Correlation of the response to cisplatin of human ovarian cancer cell lines, originating from one tumor but with different sensitivity, with the recovery of DNA adducts.

Cis-Diamminedichloroplatinum(II) (CDDP) is used in the treatment of various cancers, with or without ionizing radiation. During treatment, resistance may develop, and cross-resistance can also occur. DNA is the main target for CDDP and ionizing radiation, and we therefore evaluated the correlation between the amount of CDDP-DNA adducts and the cytotoxic activity of CDDP in human ovarian cancer cell lines with different platinum sensitivities.

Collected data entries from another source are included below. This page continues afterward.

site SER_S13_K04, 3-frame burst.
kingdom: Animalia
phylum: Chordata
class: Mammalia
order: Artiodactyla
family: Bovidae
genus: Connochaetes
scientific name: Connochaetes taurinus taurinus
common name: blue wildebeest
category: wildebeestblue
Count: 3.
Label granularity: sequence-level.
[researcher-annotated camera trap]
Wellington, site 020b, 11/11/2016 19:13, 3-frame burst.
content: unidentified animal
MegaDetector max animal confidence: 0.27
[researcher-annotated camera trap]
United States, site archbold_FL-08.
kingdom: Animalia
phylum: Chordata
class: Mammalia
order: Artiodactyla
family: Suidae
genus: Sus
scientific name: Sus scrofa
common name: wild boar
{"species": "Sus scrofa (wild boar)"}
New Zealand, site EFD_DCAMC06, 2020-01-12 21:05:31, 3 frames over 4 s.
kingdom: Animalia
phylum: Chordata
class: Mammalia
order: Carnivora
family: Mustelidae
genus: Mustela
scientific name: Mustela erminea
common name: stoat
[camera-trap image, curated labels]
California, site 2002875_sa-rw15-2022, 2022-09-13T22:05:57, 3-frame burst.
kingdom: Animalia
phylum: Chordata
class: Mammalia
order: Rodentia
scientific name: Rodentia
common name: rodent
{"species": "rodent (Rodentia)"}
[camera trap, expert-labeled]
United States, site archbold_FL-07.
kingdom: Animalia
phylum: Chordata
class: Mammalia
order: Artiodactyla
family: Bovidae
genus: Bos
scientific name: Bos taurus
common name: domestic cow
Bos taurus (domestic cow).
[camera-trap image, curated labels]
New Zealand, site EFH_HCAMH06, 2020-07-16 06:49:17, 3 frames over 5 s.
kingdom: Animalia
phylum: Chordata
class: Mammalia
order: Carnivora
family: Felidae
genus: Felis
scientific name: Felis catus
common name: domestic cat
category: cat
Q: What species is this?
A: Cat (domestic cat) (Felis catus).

DNA-adduct levels were investigated 18 hr after CDDP exposure in three cell lines originating from the same human ovarian cancer. The least sensitive cells appeared to have the largest amounts of CDDP-DNA adducts, while the most sensitive had higher adduct levels than the parental cells. The proportion of the four adducts measured (i.e., Pt-G, Pt-AG, Pt-GG, and G-Pt-G) was comparable in all cell lines, with a preference for Pt-GG adduct formation (> 50% of the adducts). Intracellular CDDP concentrations were higher in sensitive than in resistant cells, in contrast to the degree of CDDP adduct formation. Data obtained following continuous exposure of CDDP-resistant cells to CDDP suggest that DNA repair is partly responsible for resistance to CDDP. We conclude that the amount of CDDP-DNA adduct formation in cancer cells is not a predictor of CDDP cytotoxicity.